Perhaps I'm too wrapped up in the television commercials I watch, but I feel moved by the plight of the pepper shaker in the Knorr ads who posts tiny signs on the bases of lampposts begging for information about his lost friend, the salt shaker.

And, although it's beyond creepy that a disembodied pair of blood-red lips in a Dairy Queen commercial would use "bacon" as a verb, and then ask, "Did I just use 'bacon' as a verb?", it's refreshing that even disembodied pairs of lips are conscious of syntax and prepared to second-guess their word choices.

However, one has to wonder what image advertisers have of their customers. In a commercial for Trident, a man likes his stick of gum so much he marries it and takes it on holiday. So, no mental instability there. In a spot for Chips Ahoy, a sadistic hand plucks happy, singing cookies out of a moving car, one by one. The viewer is meant to identify with the hand.

Most puzzling is the Honda Civic commercial in which a driver is inordinately impressed with his car's mileage. "Whoop!" he yells at his friend in the passenger seat. The friend, mentally calculating how serious a tumble he'd take if he opened the passenger door and leapt out, hesitantly replies, "Awesome." "No, that's not the part," the driver cries, and shouts again: "Whoop!" The friend gamely replies, "Whoop." "No," shouts the driver.

Part of me wondered whether Honda views Civic drivers as sociopaths who treat conversation as an opportunity to berate their companions. The other part wondered what the passenger was supposed to reply, other than, "Could you please stop the car and let me out? I just remembered I'm supposed to walk 20 kilometres a day."

If the word were "whoomp" or "whoot," the answer might be, "There it is." The group Tag Team had a hit with the party song Whoomp! There It Is in 1993. The group 95 South had a hit the same year with a different song called Whoot, There It Is, the object of that "whoot" being attractive rear ends sighted on the street or on the dance floor. The expressions may have originated in the clubs of Atlanta.

Whoop was being used as a verb before 1400. John Palsgrove wrote in 1530, "Whooppe a lowed, and thou shalte here hym blowe his horne." The word was imitative, sounding like the cry it describes. Lawrence Durrell similarly used "whoom" in 1936 to suggest a rushing sound: "Wild pigeon whoomed over." (That would be a whoom with a view.)

The Oxford English Dictionary traced "whoompf" to 1958, defining it as the sound made "when a quantity of flammable material bursts into flames." It found "whoomph" as early as 1955, in a mention of "the 'Whoomph,' 'Boomph' of a bomb."
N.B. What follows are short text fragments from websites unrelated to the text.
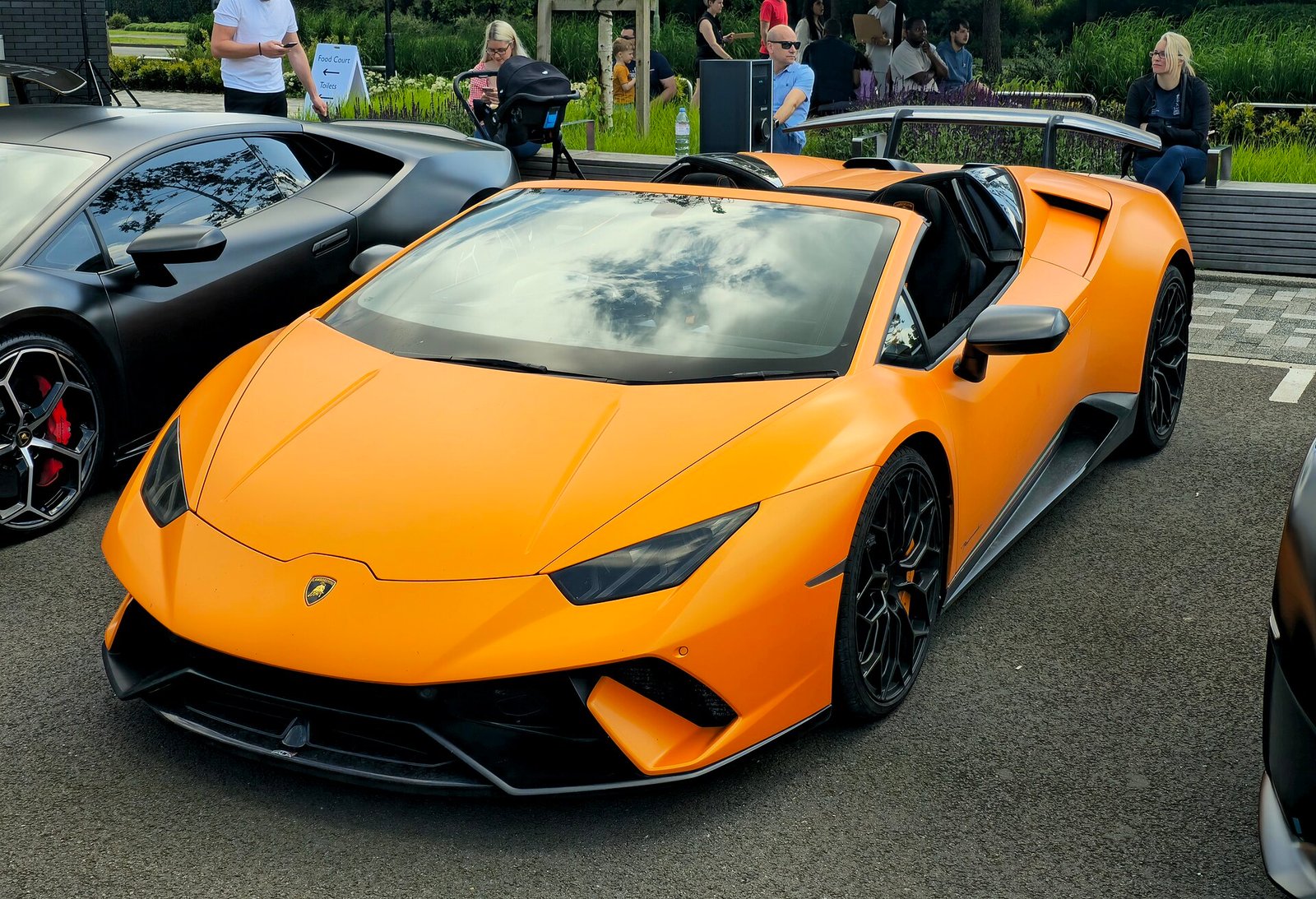 Rent Lamborghini Huracan Performante Spyder Dubai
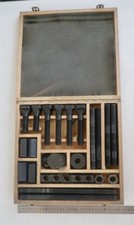 Bride coffret de bridage vis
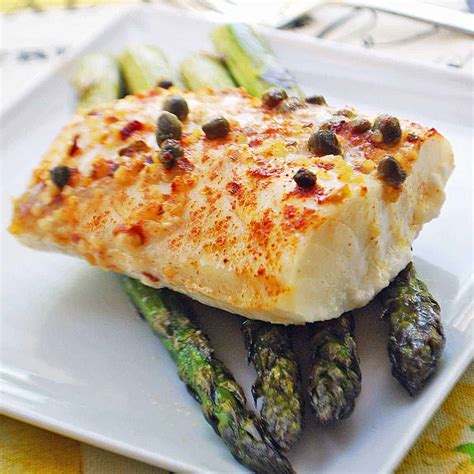 Baked Cod Recipe - Healthy Recipes Blog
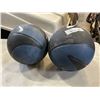 Image 1 : TWO MEDICINE BALLS 10 LB EACH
A character in Stephen Crane's 1895 novel The Red Badge of Courage shouted, "Whoop-a-dadee, here were are! Everybody fightin'." The more common "whoop-de-do," which as a noun refers to a commotion and as an interjection indicates boredom, appears in William Faulkner's 1929 novel The Sound and the Fury: "But I can't have all this whoop-de-do and sulking at mealtimes."

Presumably the driver's friend in the Civic was not supposed to reply to "Whoop!" with "Big whoop," since that, like "big deal" and "whoop-de-do," is a deflating comment indicating the subject at hand is anything but a big deal.
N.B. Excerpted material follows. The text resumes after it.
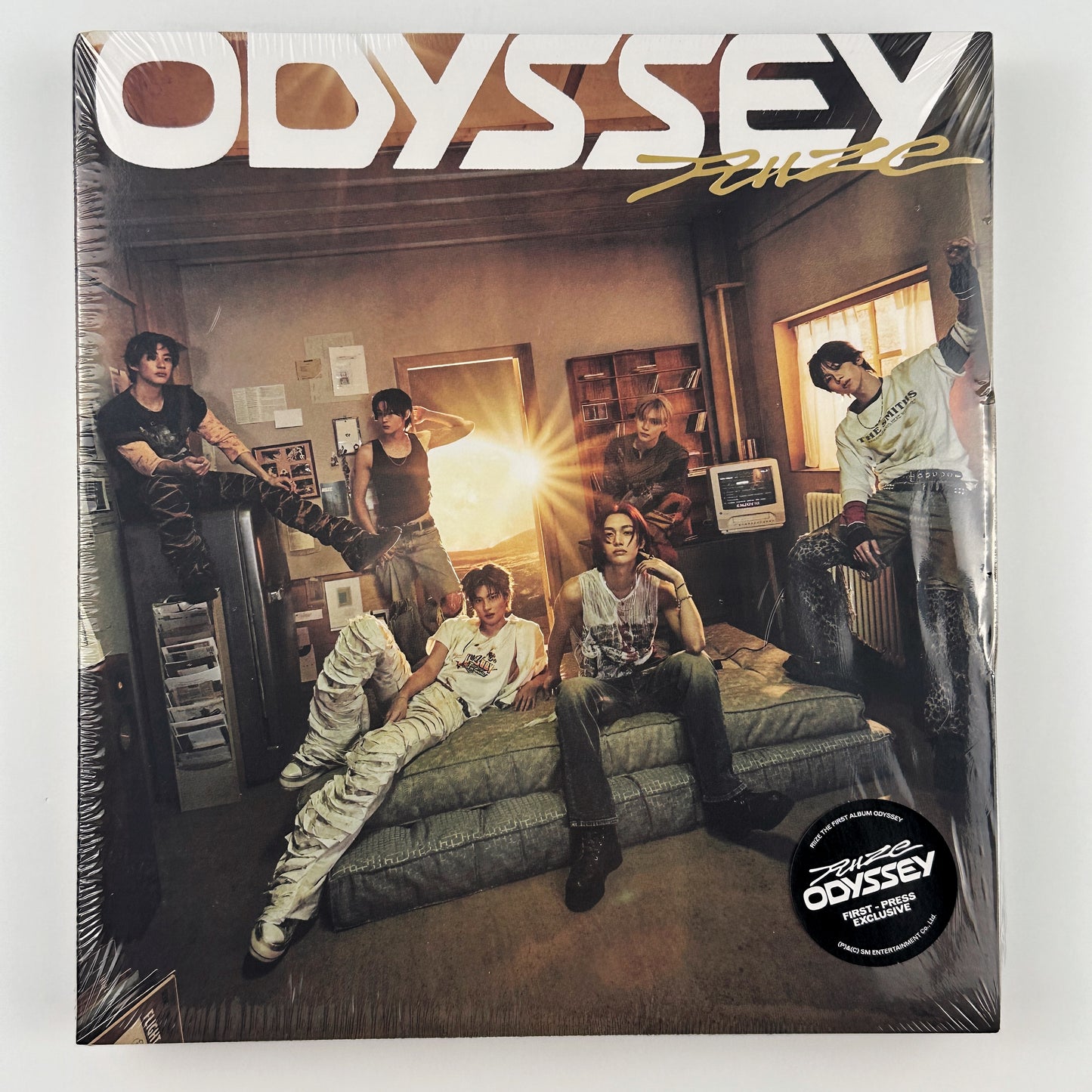 RIIZE Odyssey Package Universe Ver 1st Album CD Photobook Photocard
Maybe Honda knows what should follow whoop, or maybe it is teasing us. For my part, I side with the passenger who thought whoop should follow whoop. It did just that in Christian Bök's book Eunoia, in the chapter that made "o" its only vowel. "Hot to trot, two blonds who smooch now romp on cold wood floors for crowds of morons, most of whom hoot or howl: whoop whoop."